>> Start Data to use

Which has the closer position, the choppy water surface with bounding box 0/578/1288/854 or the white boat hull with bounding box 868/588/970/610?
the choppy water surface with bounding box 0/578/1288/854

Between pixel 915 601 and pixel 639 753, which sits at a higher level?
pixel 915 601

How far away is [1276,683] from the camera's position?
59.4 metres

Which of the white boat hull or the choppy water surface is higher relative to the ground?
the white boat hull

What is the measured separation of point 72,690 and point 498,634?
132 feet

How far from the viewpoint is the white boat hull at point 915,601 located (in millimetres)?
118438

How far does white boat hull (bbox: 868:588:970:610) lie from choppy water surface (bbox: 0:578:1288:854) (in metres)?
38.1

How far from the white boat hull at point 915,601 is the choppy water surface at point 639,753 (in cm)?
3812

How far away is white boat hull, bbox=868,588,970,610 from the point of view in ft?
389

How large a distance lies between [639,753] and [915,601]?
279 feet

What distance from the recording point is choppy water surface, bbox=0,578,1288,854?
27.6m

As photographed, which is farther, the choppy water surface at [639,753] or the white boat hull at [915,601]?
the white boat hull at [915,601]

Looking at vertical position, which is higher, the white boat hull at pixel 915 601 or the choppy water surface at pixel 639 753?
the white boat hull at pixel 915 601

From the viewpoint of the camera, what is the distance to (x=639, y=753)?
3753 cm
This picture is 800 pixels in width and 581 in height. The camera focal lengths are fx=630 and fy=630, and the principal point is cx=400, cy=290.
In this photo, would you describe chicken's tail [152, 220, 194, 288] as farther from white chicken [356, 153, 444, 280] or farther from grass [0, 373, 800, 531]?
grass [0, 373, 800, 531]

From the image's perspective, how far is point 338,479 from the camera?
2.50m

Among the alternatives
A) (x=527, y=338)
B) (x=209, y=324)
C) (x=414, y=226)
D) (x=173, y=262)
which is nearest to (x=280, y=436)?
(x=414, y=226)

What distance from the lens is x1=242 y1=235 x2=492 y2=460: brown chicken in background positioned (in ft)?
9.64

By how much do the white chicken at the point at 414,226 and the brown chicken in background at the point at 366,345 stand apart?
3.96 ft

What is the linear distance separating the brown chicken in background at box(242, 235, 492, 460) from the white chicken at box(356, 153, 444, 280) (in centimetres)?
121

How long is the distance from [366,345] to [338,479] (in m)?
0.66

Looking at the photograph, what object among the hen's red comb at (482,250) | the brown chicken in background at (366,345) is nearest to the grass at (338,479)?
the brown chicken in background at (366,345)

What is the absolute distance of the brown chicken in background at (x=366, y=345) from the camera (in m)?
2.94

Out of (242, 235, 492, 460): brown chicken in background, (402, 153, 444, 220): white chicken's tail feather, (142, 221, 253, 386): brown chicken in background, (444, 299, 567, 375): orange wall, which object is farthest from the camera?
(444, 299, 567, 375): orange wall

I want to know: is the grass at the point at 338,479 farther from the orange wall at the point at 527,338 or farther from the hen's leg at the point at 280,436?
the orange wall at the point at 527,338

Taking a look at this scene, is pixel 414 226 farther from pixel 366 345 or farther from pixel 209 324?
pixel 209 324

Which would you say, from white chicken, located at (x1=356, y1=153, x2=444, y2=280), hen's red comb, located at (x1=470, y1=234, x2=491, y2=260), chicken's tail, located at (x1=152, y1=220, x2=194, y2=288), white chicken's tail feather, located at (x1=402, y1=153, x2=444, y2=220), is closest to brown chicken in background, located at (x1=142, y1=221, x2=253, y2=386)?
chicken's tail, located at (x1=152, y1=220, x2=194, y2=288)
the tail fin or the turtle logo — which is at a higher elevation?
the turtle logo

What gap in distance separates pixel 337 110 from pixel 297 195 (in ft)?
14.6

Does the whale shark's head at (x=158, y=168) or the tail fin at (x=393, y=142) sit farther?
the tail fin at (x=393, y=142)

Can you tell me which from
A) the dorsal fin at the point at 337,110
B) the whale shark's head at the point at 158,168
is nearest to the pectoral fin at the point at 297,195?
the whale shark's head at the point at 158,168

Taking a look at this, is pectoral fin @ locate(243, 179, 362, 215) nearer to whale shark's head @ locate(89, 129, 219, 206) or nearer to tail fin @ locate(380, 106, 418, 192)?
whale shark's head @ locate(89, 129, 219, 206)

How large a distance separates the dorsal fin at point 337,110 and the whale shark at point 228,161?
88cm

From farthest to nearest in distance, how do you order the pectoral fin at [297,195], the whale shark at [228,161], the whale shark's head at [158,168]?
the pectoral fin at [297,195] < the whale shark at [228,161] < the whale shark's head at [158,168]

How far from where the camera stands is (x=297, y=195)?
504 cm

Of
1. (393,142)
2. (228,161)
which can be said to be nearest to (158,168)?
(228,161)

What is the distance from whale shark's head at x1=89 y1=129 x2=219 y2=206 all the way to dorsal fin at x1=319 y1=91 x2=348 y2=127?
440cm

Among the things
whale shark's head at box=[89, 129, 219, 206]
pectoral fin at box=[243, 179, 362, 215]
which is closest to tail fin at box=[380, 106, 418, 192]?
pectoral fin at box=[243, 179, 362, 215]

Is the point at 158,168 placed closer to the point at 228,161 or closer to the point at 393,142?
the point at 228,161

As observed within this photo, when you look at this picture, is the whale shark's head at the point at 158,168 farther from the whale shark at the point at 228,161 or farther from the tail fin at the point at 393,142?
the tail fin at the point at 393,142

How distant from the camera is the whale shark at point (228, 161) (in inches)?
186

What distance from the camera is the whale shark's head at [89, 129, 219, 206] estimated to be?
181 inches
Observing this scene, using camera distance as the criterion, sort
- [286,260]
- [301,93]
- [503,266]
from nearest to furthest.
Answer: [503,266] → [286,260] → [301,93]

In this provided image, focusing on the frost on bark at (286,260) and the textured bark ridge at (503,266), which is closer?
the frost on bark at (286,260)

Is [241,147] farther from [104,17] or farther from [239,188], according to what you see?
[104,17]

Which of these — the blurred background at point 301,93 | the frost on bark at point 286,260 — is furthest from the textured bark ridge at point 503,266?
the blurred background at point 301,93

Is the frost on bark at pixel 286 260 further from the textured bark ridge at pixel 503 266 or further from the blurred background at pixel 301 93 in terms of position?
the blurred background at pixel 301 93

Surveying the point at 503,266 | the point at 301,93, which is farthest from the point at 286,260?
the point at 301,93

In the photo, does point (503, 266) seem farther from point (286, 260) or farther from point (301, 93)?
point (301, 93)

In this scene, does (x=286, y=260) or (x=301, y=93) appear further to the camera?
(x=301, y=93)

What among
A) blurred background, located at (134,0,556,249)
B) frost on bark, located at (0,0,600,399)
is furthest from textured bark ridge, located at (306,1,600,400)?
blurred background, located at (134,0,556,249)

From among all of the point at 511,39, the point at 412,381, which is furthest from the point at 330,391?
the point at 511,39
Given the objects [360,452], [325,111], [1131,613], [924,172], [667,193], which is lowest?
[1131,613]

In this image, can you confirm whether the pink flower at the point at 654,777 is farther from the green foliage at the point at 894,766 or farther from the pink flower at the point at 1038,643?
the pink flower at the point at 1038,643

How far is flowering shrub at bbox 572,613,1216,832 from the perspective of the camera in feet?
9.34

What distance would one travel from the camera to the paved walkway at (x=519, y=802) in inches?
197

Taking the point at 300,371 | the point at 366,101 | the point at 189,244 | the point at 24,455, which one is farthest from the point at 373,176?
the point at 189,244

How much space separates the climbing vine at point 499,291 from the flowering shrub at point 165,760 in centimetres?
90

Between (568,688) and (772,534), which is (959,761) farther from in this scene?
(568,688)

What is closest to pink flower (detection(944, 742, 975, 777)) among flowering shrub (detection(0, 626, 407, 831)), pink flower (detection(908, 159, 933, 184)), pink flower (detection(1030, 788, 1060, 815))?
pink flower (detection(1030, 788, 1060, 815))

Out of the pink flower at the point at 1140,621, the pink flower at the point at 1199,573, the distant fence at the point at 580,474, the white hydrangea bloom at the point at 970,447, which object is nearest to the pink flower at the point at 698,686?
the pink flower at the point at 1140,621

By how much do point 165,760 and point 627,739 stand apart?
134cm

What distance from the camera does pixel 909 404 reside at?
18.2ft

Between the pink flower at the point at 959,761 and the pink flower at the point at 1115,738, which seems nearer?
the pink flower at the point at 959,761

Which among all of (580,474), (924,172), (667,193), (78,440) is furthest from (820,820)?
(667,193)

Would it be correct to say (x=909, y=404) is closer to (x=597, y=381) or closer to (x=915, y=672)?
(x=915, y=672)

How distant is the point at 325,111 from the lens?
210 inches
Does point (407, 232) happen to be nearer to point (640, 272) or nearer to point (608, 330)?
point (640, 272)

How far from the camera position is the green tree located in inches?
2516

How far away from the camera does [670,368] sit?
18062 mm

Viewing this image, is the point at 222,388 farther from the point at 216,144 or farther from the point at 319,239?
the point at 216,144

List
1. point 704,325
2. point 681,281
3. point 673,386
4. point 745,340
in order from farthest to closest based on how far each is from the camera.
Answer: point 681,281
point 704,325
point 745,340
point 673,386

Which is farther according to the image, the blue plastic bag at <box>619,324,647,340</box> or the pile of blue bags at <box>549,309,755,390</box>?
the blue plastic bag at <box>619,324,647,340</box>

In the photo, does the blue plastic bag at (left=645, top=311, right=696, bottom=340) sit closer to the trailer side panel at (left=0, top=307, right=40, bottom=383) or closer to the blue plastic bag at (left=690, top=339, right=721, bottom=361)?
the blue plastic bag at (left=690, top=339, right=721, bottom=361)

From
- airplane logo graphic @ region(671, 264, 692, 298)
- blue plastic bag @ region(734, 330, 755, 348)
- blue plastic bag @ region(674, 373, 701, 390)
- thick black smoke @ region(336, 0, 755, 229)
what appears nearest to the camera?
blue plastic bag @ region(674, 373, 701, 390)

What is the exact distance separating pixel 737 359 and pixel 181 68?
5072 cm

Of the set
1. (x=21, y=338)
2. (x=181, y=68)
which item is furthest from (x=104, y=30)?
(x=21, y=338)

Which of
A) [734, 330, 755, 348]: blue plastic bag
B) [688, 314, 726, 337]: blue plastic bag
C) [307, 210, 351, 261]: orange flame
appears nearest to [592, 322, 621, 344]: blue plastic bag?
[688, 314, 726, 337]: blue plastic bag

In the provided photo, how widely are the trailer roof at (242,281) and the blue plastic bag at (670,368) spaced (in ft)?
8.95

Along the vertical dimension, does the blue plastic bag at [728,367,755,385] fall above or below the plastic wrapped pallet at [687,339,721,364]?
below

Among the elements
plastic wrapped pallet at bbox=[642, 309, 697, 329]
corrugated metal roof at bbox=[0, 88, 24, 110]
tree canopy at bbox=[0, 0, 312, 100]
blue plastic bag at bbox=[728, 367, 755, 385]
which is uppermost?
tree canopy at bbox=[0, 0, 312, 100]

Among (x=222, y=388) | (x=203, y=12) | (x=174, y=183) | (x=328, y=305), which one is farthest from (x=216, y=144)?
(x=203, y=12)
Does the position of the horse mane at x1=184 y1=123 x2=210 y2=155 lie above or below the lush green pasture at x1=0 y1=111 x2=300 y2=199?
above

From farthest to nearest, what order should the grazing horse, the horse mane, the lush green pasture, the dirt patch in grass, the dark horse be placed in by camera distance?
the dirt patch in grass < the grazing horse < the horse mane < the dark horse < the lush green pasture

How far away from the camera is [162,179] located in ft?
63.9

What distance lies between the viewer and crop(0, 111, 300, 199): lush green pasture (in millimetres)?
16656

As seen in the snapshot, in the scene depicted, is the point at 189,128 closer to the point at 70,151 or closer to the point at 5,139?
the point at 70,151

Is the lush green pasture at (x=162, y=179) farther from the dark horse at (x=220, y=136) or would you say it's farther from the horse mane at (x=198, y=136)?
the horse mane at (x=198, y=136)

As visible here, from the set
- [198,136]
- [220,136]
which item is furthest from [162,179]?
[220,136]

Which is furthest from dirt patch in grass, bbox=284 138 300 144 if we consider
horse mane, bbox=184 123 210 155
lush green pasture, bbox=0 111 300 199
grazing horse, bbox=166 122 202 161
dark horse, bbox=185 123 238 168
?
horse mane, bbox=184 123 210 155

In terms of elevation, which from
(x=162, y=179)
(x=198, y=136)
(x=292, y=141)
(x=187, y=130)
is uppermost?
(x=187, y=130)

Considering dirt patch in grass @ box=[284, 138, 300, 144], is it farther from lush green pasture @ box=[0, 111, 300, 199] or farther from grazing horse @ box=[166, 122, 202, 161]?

>> End Data to use

■ **Task brief**
Reproduce only the lines running from the one that contains "Among the elements" to the last line of the records.

■ **Solution to the exercise**
Among the elements
plastic wrapped pallet at bbox=[642, 309, 697, 329]
corrugated metal roof at bbox=[0, 88, 24, 110]
tree canopy at bbox=[0, 0, 312, 100]
blue plastic bag at bbox=[728, 367, 755, 385]
which is uppermost?
tree canopy at bbox=[0, 0, 312, 100]

Among (x=222, y=388) | (x=203, y=12) | (x=174, y=183) | (x=328, y=305), which one is farthest from (x=216, y=144)?
(x=203, y=12)
Does the position of the horse mane at x1=184 y1=123 x2=210 y2=155 lie above or below the lush green pasture at x1=0 y1=111 x2=300 y2=199?
above

From farthest to nearest, what order should the grazing horse, the horse mane, the lush green pasture, the dirt patch in grass, the dark horse be placed in by camera distance?
the dirt patch in grass < the grazing horse < the horse mane < the dark horse < the lush green pasture

How far away from the camera is [162,179] located in ft?
63.9

What distance lies between the viewer and crop(0, 111, 300, 199): lush green pasture (in millimetres)?
16656

As seen in the snapshot, in the scene depicted, is the point at 189,128 closer to the point at 70,151 or closer to the point at 5,139?
the point at 70,151

Is the lush green pasture at (x=162, y=179) farther from the dark horse at (x=220, y=136) or would you say it's farther from the horse mane at (x=198, y=136)?
the horse mane at (x=198, y=136)

As visible here, from the set
- [198,136]
- [220,136]
which item is furthest from [162,179]?
[220,136]

Which is furthest from dirt patch in grass, bbox=284 138 300 144 if we consider
horse mane, bbox=184 123 210 155
lush green pasture, bbox=0 111 300 199
grazing horse, bbox=166 122 202 161
dark horse, bbox=185 123 238 168
?
horse mane, bbox=184 123 210 155

In terms of elevation, which from
(x=162, y=179)
(x=198, y=136)
(x=292, y=141)
(x=187, y=130)
is uppermost?
(x=187, y=130)

Considering dirt patch in grass @ box=[284, 138, 300, 144], is it farther from lush green pasture @ box=[0, 111, 300, 199] or farther from grazing horse @ box=[166, 122, 202, 161]?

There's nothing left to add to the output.